Hotel managers across the country have established a Tourism Hotel Management Association (TUROYD) lately in a move to create and develop new alternative projects in a fastest way since “Turkish tourism has lost so much blood.”
Launching rehabilitation centers as well as projects related to ecology, health, gastronomy and culture are among the new alternatives cited by sector representatives, apart from hosting weddings and creating new destinations.
Turkey’s tourism suffered a loss of 30 percent in both foreign arrivals and revenue in 2016, the lowest in the last nine years, as a result of a spate of bombing attacks, a military coup bid in July last year and unending rows with Russia and other European countries.
Latest official figures show that the fall in revenue continued in the first quarter of this year at a rate of 17 percent, while the number of foreign tourists fell by 6.43 percent.
At a recent meeting in Istanbul, the TUROYD pledged to dedicate its efforts in creating new projects rather than keeping to “sun, sand and sea tourism.”
“Sun, sand and sea tourism has been constituting 90 percent of the whole tourism policy of Turkey since 1984,” Ali Can Aksu, head of the TUROYD, told Xinhua.
“It is a very wrong move and the collapse of that policy is inevitable,” he said, emphasizing the importance of diversity in tourism.
The association lately came up with the idea of establishing rehabilitation centers for retired foreigners in green areas across Turkey.
Aksu said the project aims to attract Europeans, as the amount of money they allocate to their retirement is significantly higher than that in other parts of the world.
Aksu’s group presented its project to the Ministry of Culture and Tourism last week, and he urged state authorities not to lose time, as “it will take ten years for the industry to catch its previous speed under best-case scenarios.”
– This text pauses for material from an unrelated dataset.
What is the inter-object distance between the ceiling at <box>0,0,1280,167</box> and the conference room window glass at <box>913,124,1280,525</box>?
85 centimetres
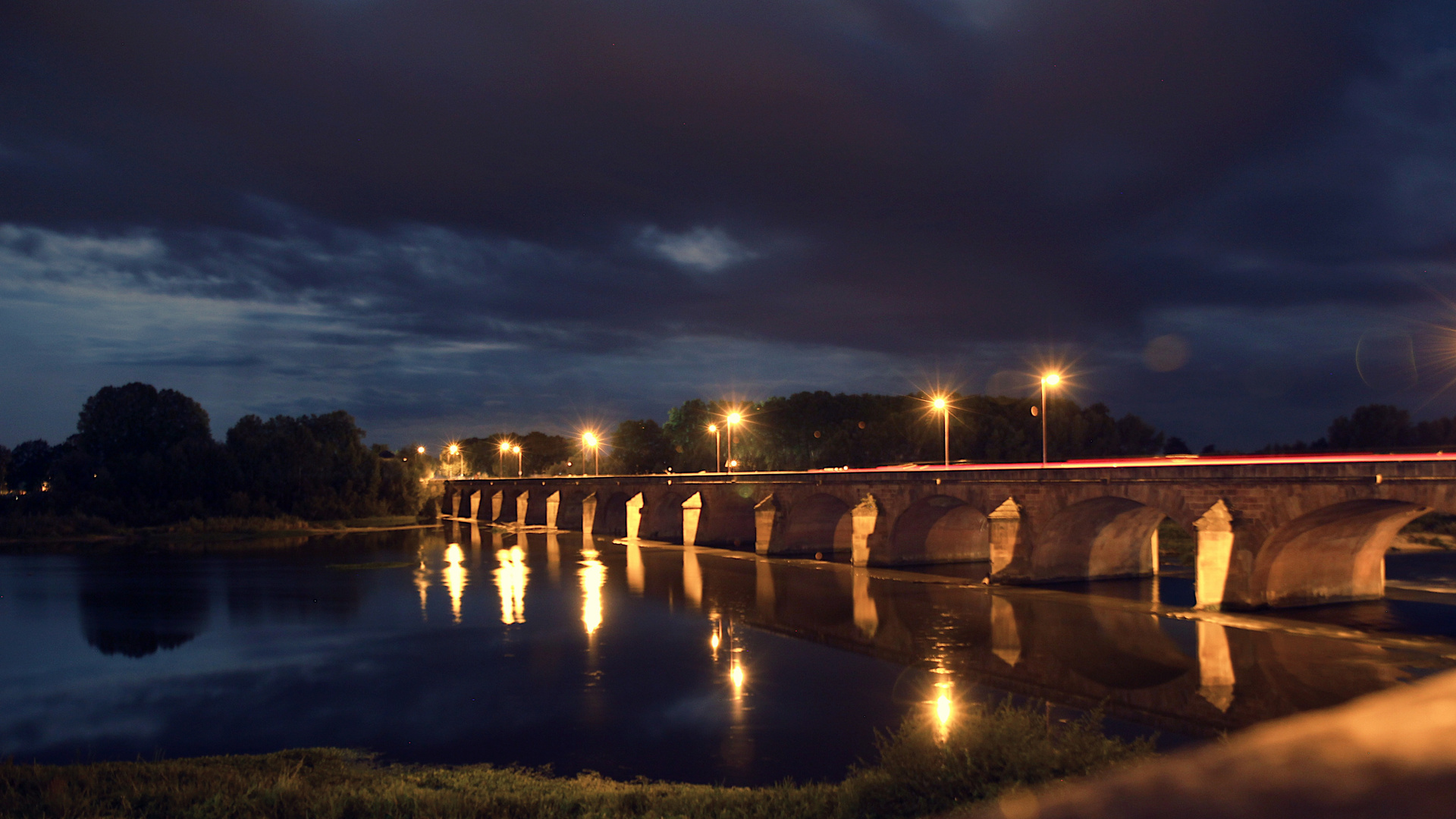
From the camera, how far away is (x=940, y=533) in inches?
2383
The rate of hotel occupancy in Istanbul stands at around 50 percent now, while it is 55 percent for Turkey’s Mediterranean resort of Antalya, which lost most of its Russian visitors after Turkey shot down a Russian fighter jet in November 2015.
“Despite the normalization efforts of the two sides, the current situation in the region is far below the expectations,” said Nihat Tumkaya, board member of the Professional Hotel Managers’ Association and director of IC Hotels.
“The sector couldn’t get out of the trouble as we actually couldn’t catch the expected potential in attracting European and Russian tourists,” he told Xinhua.
Hotel managers have pledged increased cooperation and partnership with NGOs across the globe in a move to promote Turkey’s tourism abroad.
Noting the hotel managers have 81 billion U.S. dollars’ worth of tourism facilities across Turkey at their disposal, Aksu said they are ready to reconstruct the country’s tourism industry.
“We have the chance to influence the choices and opinions of foreign tourists about our country in our direct communication with them,” he added.